[Page excerpt Boundary: Start]

By BRIAN LANDMAN, Times Staff Writer
© St. Petersburg Times
published November 17, 2002

Whether the Atlantic Coast Conference has been the nation's best league top to bottom can be debated, but its star power has been an undeniable fact.

This season might be different.

Gone are Duke juniors Jay Williams and Mike Dunleavy, early NBA entrants who were selected with the second and third picks overall, and Carlos Boozer. Gone from defending champion Maryland are sophomore Chris Wilcox, a first-round NBA pick, and seniors Juan Dixon, Lonny Baxter and Byron Mouton.

Virginia lost do-everything guard Roger Mason, North Carolina State bid farewell to guard Anthony Grundy, Wake Forest lost forward Darius Songaila and even North Carolina, which suffered through its worst season in ages, is without nationally respected forwards Jason Capel and Kris Lang.

In their place is a cast of lesser-knowns, including undersized Virginia forward/center Travis Watson, Duke point guard Chris Duhon, Maryland point guard Steve Blake and Wake Forest forward Josh Howard.

"I think you have some people who didn't get a lot of attention the past few years," Maryland coach Gary Williams said. "But I think you will see people emerge pretty quickly."

Maybe, Virginia coach Pete Gillen said, it will be a freshman such as UNC's Raymond Felton.

Maybe it will be a Duke freshman: Shelden Williams, Shavlik Randolph or J.J. Redick.

Maybe it will be Florida State junior college transfer Tim Pickett.

"I think the league will have star power, you just don't know who all of them are yet," Duke coach Mike Krzyzewski said. "To watch them emerge is a different story and one that will be watched closer than in the past."

[Page excerpt Boundary: End]

# Study questions
A. According to the article on Atlantic Coast Conference basketball, which Maryland point guard belongs to the cast of lesser-knowns?
B. Reproduce the part of the article on Atlantic Coast Conference basketball that runs from "This season might" up to and including "and Byron Mouton.".

[Information shown Boundary: Start]

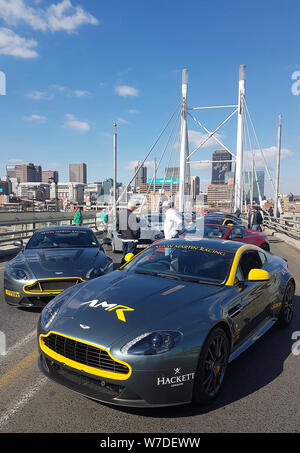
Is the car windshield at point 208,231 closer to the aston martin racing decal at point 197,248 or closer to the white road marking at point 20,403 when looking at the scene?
the aston martin racing decal at point 197,248

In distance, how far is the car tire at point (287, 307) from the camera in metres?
4.79

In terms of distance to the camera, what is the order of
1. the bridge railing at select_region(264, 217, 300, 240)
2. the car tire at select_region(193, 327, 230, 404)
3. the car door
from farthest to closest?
the bridge railing at select_region(264, 217, 300, 240) → the car door → the car tire at select_region(193, 327, 230, 404)

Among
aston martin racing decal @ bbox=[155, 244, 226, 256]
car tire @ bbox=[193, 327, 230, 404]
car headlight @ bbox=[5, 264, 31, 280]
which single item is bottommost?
car tire @ bbox=[193, 327, 230, 404]

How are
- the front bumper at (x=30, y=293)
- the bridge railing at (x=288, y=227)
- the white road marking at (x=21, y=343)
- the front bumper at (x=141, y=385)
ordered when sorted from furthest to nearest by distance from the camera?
the bridge railing at (x=288, y=227)
the front bumper at (x=30, y=293)
the white road marking at (x=21, y=343)
the front bumper at (x=141, y=385)

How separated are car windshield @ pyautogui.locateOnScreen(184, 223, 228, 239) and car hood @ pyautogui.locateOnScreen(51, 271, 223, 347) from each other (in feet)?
18.2

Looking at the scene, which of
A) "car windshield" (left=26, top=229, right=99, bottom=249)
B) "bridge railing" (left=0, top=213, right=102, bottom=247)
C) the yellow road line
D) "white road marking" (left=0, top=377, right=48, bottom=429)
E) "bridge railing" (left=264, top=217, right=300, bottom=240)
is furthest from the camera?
"bridge railing" (left=264, top=217, right=300, bottom=240)

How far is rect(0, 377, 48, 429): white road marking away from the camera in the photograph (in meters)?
2.68

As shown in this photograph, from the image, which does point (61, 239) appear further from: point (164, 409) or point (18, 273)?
point (164, 409)

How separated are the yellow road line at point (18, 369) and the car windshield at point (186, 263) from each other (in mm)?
1417

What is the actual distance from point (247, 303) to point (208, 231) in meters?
5.68

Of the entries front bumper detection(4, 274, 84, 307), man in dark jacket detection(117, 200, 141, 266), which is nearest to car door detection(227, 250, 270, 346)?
front bumper detection(4, 274, 84, 307)

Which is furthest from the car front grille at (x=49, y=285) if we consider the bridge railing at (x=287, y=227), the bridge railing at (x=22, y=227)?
the bridge railing at (x=287, y=227)

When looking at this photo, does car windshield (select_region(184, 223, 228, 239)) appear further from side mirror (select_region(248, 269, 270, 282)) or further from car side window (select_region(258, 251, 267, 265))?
side mirror (select_region(248, 269, 270, 282))
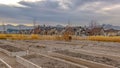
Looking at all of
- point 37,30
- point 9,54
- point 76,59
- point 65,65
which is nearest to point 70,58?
point 76,59

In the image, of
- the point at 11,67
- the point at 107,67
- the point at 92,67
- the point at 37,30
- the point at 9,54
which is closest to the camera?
the point at 107,67

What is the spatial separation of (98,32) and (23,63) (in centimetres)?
5432

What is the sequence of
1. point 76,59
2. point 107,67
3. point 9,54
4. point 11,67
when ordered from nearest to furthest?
point 107,67 → point 11,67 → point 76,59 → point 9,54

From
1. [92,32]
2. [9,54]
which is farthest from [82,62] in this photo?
[92,32]

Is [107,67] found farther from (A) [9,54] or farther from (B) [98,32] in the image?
(B) [98,32]

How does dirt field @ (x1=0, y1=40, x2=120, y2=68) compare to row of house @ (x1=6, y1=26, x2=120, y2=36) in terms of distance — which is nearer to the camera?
dirt field @ (x1=0, y1=40, x2=120, y2=68)

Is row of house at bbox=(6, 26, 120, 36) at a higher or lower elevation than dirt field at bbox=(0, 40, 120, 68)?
higher

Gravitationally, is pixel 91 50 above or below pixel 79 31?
below

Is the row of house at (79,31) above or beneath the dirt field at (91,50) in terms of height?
above

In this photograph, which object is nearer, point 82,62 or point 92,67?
point 92,67

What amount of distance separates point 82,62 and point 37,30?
65.0m

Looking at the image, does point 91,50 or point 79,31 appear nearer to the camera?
point 91,50

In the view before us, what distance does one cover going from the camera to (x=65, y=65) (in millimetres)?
12781

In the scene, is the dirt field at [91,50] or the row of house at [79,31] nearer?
the dirt field at [91,50]
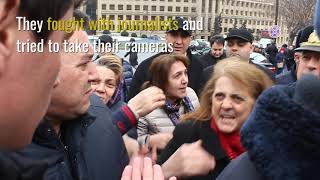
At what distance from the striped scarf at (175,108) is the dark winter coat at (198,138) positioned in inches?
31.6

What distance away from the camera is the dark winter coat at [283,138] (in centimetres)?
111

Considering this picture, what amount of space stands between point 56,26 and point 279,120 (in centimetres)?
64

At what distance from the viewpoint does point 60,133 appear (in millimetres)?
1793

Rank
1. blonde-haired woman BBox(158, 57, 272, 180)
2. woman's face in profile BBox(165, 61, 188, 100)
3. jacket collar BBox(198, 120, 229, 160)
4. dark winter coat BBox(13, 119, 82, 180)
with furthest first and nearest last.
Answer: woman's face in profile BBox(165, 61, 188, 100), blonde-haired woman BBox(158, 57, 272, 180), jacket collar BBox(198, 120, 229, 160), dark winter coat BBox(13, 119, 82, 180)

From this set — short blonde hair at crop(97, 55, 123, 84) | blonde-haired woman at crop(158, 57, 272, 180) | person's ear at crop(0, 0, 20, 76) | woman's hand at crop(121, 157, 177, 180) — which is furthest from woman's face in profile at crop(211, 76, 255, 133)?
person's ear at crop(0, 0, 20, 76)

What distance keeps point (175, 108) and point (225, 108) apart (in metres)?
0.89

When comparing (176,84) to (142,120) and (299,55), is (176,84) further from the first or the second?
(299,55)

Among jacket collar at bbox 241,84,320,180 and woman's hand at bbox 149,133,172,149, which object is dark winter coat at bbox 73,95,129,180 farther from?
jacket collar at bbox 241,84,320,180

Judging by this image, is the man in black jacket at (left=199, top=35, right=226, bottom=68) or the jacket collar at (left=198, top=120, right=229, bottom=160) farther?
the man in black jacket at (left=199, top=35, right=226, bottom=68)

[Information shown Boundary: End]

# Answers for this exercise
A. Steve Blake

B.
This season might be different.

Gone are Duke juniors Jay Williams and Mike Dunleavy, early NBA entrants who were selected with the second and third picks overall, and Carlos Boozer. Gone from defending champion Maryland are sophomore Chris Wilcox, a first-round NBA pick, and seniors Juan Dixon, Lonny Baxter and Byron Mouton.